Religion und Würde, Beleidigung und Glaube
Guten Morgen Nikos!
Gott kann nicht beleidigt sein, da hast du völlig recht. Ihn erreichen Beleidigungen durch Menschen überhaupt nicht, so wenig, wie es dich zum Beispiel beleidigt, wenn dein Kind wütend auf dich ist und auf dich schimpft. Du wirst dann wahrscheinlich so etwas wie Schmerz und Liebe zugleich empfinden, aber du wirst dich nicht beleidigt fühlen. Beleidigungen sind nur unter Gleichen möglich, oder von oben nach unten (Aufseher - Häftling etc.), niemals aber von unten nach oben.
Deswegen kann ein Gläubiger um so weniger von anderen Menschen beleidigt werden, je stärker sein Glaube ist. Es ist genau so, wie du sagst: Wer durch Beleidigung seiner Religion zur Missetat hingerissen wird, dessen Glaube ist schwach. Es erhebt sich indes die objektive Frage, was statt dessen zu tun sei, oder anders, ob Nichtstun die einzige Option für einen starken Glauben sei. Ich komme gleich darauf zurück.

****************************************

**AUFGABEN**
1 – Schreiben Sie aus dem Text über Glaube und Beleidigung den Abschnitt zwischen „Deswegen kann ein“ und „gleich darauf zurück.“ einschließlich wortgetreu ab.
2 – Führen Sie den Text über Glaube und Beleidigung im Anschluss an seinen letzten Satz weiter.

**DATEN**

****************************************

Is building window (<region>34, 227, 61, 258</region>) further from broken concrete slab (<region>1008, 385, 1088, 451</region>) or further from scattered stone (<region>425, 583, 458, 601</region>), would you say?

****************************************

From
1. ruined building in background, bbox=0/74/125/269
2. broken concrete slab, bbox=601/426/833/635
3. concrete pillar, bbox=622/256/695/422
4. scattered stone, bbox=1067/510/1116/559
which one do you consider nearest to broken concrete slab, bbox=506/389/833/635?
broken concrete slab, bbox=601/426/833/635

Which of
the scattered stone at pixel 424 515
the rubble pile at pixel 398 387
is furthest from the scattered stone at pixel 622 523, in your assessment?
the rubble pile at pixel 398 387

****************************************

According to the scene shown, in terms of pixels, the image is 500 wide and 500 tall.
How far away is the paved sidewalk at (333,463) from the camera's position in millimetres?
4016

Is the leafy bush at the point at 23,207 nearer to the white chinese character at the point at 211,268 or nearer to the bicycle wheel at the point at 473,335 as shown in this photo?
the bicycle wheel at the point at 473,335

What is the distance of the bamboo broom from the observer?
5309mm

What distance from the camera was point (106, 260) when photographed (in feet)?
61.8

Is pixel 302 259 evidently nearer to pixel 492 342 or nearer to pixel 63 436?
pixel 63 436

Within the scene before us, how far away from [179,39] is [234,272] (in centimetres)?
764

****************************************

**LÖSUNGEN**
1 –
Deswegen kann ein Gläubiger um so weniger von anderen Menschen beleidigt werden, je stärker sein Glaube ist. Es ist genau so, wie du sagst: Wer durch Beleidigung seiner Religion zur Missetat hingerissen wird, dessen Glaube ist schwach. Es erhebt sich indes die objektive Frage, was statt dessen zu tun sei, oder anders, ob Nichtstun die einzige Option für einen starken Glauben sei. Ich komme gleich darauf zurück.

2 –
Wenn jemand die Religion eines anderen Menschen beleidigt, dann will er immer ihn beleidigen und nicht seine Religion, denn das geht eigentlich gar nicht, und er möchte es eben ganz besonders böse tun, so, daß die Beleidigung dem anderen ganz besonders weh tut, weil ihm das Beleidigte eben so wertvoll ist.
Wenn dieser absichtlich zugefügte Schmerz beim anderen nach Vergeltung ruft, dann droht die scheinbar "religiöse" Eskalation - scheinbar deshalb, weil es eben nicht "Religionen" sind, die eskalieren, sondern Menschen, deren Religion von anderen in den Schmutz gezogen wurde. Man darf nicht erst diese Eskalation in seinen Blick nehmen, sondern auch den Anlaß: Es gibt kein "Recht auf Beleidigung"!
Klar ist auf jeden Fall: Das Böse geht hier primär aus von dem, der beleidigt. Jesus empfiehlt in einer solchen Situation, dem Beleidiger "die andere Wange auch noch hinzuhalten". Warum? Damit das Böse eben nicht eskaliere, sondern ins Leere laufe und den Beleidiger ins Unrecht setze und dadurch beschämt. Warum? Damit er sich selbst erkenne, das Unrecht seines Tuns begreife und es künftig unterläßt.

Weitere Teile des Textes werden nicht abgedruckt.